Na trzecią pozycję w klasyfikacji generalnej awansował Michał Sołowow (+7.2 s). Następne miejsca zajmują Maciej Oleksowicz (+7.8 s.), Kajetan Kajetanowicz (+1.7 s), Michał Kościuszko (+16.9 s), Grzgorz Grzyb (+17.3 s), Tomasz Kuchar (+29.0 s), Maciej Rzeźnik (+1.06.6 s) i Szymon Ruta (1:46.9 s).
Pierwszy dzień rajdu dostarczył kibicom wielu emocji. Zacięta rywalizacja pomiędzy załogami sprawiła, że lider zmieniał się aż trzykrotnie. Ponadto każdy z rozegranych oesów padł łupem innego zawodnika.
OS 1 Ławki najszybciej pokonał aktualny mistrz Polski Kajetan Kajetanowicz (Subaru Impreza R4). Kolejne oesy wygrywali Krzysztof Hołowczyc (Subaru Impreza R4), Zbigniew Staniszewski (Mitsubishi Lancer Evo IX), Grzegorz Grzyb (Peugeot 207 S2000), Michał Sołowow (Ford Fiesta S2000) oraz Maciej Oleksowicz (Ford Fiesta S2000), który uzyskał najlepszy czas na superoesie w Mikołajkach (1:49:4 min).
Najszybszym kierowcą samochodu z napędem na jedną oś od początku zawodów jest Janek Chmielewski (Citroen DS3 R3T). Krakowianin finiszował na 17. pozycji i traci do zwycięzcy 7:31.1 minuty.
Ciekawy pojedynek toczy się między dwiema zagraniczny załogi. Pomimo kapcia na czwartym oesie, Luca Rosseti zdołał wyprzedzić kobiecy duet ze Szwecji . Obie załogi zajmują kolejno 13. oraz 14. miejsce. Warto w tym miejscu wspomnieć, że sympatyczne dziewczyny borykały się z problemami skrzyni biegów.
Nie były one jednak jedyną załogą, którą trapiły awarie techniczne. Druga pętla dnia przysporzyła również kłopotów Leszkowi Kuzajowi. Uderzając tyłem w drzewko uszkodził zawieszenie w swoim Lancerze i musiał się zatrzymać. Oczywiście skorzystał z systemu SuperRally, który umożliwia kontynuowanie rajdu z dodatkową karą czasową pomimo nieukończenia odcinka.
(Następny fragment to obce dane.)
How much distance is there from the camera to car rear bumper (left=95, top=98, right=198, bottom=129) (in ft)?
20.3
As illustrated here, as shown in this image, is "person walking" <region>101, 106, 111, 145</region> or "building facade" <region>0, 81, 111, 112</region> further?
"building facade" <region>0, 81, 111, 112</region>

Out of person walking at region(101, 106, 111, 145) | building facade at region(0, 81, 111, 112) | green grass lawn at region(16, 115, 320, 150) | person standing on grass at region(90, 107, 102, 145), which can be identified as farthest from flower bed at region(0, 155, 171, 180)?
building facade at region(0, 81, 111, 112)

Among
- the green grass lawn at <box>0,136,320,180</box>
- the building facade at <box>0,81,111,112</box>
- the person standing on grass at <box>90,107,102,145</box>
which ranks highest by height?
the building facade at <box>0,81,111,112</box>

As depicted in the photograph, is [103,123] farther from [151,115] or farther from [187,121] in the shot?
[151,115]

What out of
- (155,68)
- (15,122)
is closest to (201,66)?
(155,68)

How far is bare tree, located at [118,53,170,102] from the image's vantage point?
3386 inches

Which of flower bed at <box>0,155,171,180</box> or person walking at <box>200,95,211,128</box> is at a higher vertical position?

Zobacz jak przebiegła pierwsza pętla 68. Rajdu Polski
Na liście wykorzystujących to udogodnienie znajduje się aż trzynaście załóg, w tym m.in. świetne jadący Olsztynianin Zbyszek Staniszewski. Niestety jego nie najmłodszy Lancer Evo IX odmówił posłuszeństwa na OS 5 Jagodny.
Jak pisaliśmy wcześniej na łamach Auto Świata, organizator Rajdu Polski przygotował dla kibiców dodatkową atrakcję w postaci pomiaru długości skoków na hopach. Dzisiejszym zwycięzcą konkursu został Tomek Kuchar, który „przeleciał” 33 metry.